Elimi hangi konuya uzatsam dilimi zapt etmekte zorlanır oldum. Bir insan iki arada bir derede bu kadar mı kalır? Hem Suriyeli vatandaşların durumu kahrediyor beni, hem de nankörlüklerine öfke duyuyorum. Hem çok kızıyorum cehenneme kadar yolları var diyen arkadaşlara, hem de Türkiye bizim için ne yaptı diyen Suriyeli nankör arkadaşa. Ne cehennem bu kadar ucuz ne de nankör bir millet olmak bir kaç kişinin lafıyla olacak bir şey değil. Kurunun yanında yaşı yakmak ta, biz asil Türk milletine yakışan bir şey değil.
Şimdi ben kendime soruyorum. Ne çabuk unuttun Çanakkale de bizimle sırt sırta savaşıp şehit düşen 121 İdlip’li yiğitleri. İç sesim cevap veriyor. Şimdi ki yiğitler Avrupa kapısında veriyor ülkeleri için vermedikleri savaşı. Ülkemde bir savaş, iç dünyamda başka bir savaş.
Ne aklayabiliyorum insanlığı, ne de bu bahaneyle gözden çıkarabiliyorum Müslüman din kardeşimi. Tam da burada aklıma Hz. Ali’nin köpek ile olan imtihanı geliyor. Köpeğin ayağına bir şey batmış ve canı yanıyor. Hz. Ali, köpeğin ayağına batan şeyi çıkarmaya çalışıyor. Bu durumu gören sahabeler Hz.
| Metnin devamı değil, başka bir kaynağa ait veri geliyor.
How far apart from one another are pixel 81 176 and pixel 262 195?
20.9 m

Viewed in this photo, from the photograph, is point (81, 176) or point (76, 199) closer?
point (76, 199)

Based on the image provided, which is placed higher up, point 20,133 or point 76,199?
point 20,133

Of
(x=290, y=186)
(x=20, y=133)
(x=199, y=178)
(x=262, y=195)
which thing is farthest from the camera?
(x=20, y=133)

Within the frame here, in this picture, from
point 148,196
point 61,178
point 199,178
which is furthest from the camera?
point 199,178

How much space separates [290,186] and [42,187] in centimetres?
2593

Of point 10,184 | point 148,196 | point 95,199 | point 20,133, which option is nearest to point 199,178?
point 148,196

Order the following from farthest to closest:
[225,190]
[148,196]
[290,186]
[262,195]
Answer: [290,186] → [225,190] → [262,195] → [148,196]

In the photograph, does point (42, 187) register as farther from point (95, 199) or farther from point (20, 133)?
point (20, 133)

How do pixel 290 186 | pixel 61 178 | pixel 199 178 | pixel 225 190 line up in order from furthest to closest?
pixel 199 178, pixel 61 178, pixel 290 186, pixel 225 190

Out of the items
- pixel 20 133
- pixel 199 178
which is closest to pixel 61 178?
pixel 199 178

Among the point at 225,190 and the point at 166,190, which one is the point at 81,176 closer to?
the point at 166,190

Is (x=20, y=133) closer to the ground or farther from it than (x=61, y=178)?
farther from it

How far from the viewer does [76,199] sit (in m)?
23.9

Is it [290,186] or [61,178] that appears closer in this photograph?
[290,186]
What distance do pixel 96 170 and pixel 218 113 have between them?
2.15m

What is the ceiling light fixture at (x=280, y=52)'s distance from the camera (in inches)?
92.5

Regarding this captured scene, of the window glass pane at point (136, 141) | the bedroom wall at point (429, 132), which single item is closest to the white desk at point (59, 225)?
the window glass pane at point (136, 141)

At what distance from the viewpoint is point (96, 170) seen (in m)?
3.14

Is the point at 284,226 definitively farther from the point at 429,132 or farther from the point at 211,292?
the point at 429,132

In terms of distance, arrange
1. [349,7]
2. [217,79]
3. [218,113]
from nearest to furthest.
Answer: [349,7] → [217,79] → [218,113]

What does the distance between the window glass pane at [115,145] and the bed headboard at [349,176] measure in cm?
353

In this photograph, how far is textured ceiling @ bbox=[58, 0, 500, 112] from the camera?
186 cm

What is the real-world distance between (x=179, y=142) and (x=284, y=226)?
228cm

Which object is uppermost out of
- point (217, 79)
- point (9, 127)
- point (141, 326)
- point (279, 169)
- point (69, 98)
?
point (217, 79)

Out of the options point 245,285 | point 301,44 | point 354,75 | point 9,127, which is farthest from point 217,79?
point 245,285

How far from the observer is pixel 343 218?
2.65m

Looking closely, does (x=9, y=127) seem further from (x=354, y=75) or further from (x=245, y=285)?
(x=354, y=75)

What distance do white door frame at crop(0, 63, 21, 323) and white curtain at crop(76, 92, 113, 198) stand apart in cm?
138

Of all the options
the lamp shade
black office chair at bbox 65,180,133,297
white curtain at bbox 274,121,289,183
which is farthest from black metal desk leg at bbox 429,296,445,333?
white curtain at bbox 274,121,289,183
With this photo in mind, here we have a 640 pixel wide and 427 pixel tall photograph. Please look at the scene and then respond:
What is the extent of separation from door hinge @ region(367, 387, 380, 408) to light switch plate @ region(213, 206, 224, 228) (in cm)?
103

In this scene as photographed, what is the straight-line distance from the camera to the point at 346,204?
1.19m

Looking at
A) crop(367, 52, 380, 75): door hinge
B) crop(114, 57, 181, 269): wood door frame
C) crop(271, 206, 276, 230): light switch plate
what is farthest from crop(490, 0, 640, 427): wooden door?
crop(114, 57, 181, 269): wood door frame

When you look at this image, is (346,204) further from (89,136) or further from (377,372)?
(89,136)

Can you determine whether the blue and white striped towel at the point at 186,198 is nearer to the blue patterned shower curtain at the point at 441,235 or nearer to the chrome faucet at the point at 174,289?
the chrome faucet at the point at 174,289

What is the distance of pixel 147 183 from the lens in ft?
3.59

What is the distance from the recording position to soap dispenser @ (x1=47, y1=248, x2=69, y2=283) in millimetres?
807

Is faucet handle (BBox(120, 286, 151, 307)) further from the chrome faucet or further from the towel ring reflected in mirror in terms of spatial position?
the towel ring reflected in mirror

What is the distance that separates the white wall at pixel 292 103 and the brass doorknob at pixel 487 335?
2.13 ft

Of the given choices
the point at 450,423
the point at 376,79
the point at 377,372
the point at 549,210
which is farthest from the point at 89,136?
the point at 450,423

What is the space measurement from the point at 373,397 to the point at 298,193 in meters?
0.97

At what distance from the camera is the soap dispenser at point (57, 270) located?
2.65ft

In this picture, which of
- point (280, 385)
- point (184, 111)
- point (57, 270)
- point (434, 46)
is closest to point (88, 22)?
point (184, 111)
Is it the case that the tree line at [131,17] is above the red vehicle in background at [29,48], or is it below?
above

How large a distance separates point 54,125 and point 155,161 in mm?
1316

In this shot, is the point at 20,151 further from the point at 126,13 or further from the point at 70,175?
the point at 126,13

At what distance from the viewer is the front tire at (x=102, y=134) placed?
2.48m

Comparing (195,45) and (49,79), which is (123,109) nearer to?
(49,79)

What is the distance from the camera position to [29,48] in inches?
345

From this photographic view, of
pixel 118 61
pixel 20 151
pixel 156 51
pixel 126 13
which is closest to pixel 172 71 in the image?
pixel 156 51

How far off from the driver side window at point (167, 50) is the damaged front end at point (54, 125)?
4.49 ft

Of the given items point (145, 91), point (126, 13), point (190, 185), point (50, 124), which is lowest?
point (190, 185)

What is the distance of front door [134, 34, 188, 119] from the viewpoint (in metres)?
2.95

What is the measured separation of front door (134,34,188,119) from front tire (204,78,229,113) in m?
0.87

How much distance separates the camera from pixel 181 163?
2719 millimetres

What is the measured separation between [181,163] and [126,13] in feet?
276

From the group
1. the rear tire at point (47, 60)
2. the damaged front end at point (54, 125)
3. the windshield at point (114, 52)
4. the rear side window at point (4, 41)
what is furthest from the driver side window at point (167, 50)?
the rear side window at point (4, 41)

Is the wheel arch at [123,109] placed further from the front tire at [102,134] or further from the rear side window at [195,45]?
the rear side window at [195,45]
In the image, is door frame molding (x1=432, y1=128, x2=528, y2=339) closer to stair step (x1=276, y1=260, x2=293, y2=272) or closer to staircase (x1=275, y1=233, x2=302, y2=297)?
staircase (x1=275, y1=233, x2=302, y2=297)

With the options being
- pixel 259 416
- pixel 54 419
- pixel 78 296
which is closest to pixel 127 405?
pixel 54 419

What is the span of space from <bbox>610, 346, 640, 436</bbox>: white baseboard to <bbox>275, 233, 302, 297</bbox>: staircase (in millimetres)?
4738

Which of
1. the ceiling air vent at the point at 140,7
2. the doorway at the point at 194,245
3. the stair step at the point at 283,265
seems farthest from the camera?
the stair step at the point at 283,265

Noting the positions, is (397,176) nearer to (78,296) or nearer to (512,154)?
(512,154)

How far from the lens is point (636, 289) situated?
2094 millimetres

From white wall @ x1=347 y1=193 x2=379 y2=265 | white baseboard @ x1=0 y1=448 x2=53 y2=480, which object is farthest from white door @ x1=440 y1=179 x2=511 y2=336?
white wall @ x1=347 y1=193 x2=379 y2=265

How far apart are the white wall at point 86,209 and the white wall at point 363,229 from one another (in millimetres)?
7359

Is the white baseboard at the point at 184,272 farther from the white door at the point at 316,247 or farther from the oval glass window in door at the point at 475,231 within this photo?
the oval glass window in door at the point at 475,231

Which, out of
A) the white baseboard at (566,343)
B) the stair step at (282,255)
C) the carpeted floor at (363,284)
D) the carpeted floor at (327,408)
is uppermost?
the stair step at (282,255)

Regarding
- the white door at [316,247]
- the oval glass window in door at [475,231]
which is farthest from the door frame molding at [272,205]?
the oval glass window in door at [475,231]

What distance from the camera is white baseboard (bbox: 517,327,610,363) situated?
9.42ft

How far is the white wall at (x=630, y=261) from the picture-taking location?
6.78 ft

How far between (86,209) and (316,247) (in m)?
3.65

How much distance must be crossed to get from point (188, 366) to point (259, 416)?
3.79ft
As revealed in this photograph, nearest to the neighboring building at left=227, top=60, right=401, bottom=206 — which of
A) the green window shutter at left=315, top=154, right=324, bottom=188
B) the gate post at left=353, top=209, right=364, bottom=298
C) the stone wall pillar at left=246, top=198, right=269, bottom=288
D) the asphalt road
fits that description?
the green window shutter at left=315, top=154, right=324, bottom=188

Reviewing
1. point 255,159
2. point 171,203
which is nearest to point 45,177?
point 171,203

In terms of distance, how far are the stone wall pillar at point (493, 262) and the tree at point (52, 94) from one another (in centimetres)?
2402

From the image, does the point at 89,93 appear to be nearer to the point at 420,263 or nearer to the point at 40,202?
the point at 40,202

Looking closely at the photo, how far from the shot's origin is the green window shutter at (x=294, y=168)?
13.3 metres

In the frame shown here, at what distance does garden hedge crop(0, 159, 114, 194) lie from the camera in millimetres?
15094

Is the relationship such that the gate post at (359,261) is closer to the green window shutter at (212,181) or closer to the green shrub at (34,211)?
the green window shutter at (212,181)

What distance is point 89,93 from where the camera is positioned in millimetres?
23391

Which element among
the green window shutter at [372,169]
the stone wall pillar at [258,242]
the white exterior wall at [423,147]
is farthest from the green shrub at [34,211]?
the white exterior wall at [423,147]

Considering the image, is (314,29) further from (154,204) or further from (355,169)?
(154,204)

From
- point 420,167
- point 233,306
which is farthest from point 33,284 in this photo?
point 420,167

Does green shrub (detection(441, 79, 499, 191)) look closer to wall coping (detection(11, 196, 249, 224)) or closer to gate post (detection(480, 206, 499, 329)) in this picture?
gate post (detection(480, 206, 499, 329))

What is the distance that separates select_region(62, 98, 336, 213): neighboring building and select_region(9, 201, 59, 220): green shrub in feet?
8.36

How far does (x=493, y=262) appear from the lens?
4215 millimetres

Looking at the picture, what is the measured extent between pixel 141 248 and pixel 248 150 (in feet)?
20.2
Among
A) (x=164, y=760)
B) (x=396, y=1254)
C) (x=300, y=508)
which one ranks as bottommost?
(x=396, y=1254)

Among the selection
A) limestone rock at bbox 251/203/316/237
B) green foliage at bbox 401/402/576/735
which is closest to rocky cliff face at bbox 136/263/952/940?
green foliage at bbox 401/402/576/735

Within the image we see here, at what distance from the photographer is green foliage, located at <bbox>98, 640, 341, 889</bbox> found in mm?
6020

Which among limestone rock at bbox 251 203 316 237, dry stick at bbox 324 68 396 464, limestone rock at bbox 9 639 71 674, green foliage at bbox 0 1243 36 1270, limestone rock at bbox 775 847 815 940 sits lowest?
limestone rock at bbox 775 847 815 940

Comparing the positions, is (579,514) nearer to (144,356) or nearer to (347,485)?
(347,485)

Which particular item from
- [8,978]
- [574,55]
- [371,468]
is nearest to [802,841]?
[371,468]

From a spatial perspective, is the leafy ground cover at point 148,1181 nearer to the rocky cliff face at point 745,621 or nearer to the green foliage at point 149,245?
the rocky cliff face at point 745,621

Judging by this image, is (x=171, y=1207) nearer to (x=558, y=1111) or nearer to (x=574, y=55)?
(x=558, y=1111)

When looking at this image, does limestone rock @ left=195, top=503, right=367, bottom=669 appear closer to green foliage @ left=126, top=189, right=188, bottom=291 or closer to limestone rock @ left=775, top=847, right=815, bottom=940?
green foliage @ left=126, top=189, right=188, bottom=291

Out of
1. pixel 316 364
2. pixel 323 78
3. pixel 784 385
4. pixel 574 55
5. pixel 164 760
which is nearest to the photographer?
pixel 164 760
Ali’yi uyarmış. Köpek seni ısırır bırak demişler. Hz. Ali yaptığı şeyden vazgeçmemiş ve köpeğin canını yakan şeyi çıkarmış ayağından. Lakin bu sırada köpek Hz. Ali’nin elini ısırmış. Sahabeler demiş; dedik sana ya Ali. Isırdı işte elini. Hz. Ali beni ikilemden kurtaran cevabı verir sahabelere. Köpek köpektir ve fıtratı ısırmaktır. O fıtratını yaptı diye ben insanlığımdan vaz mı geçeyim?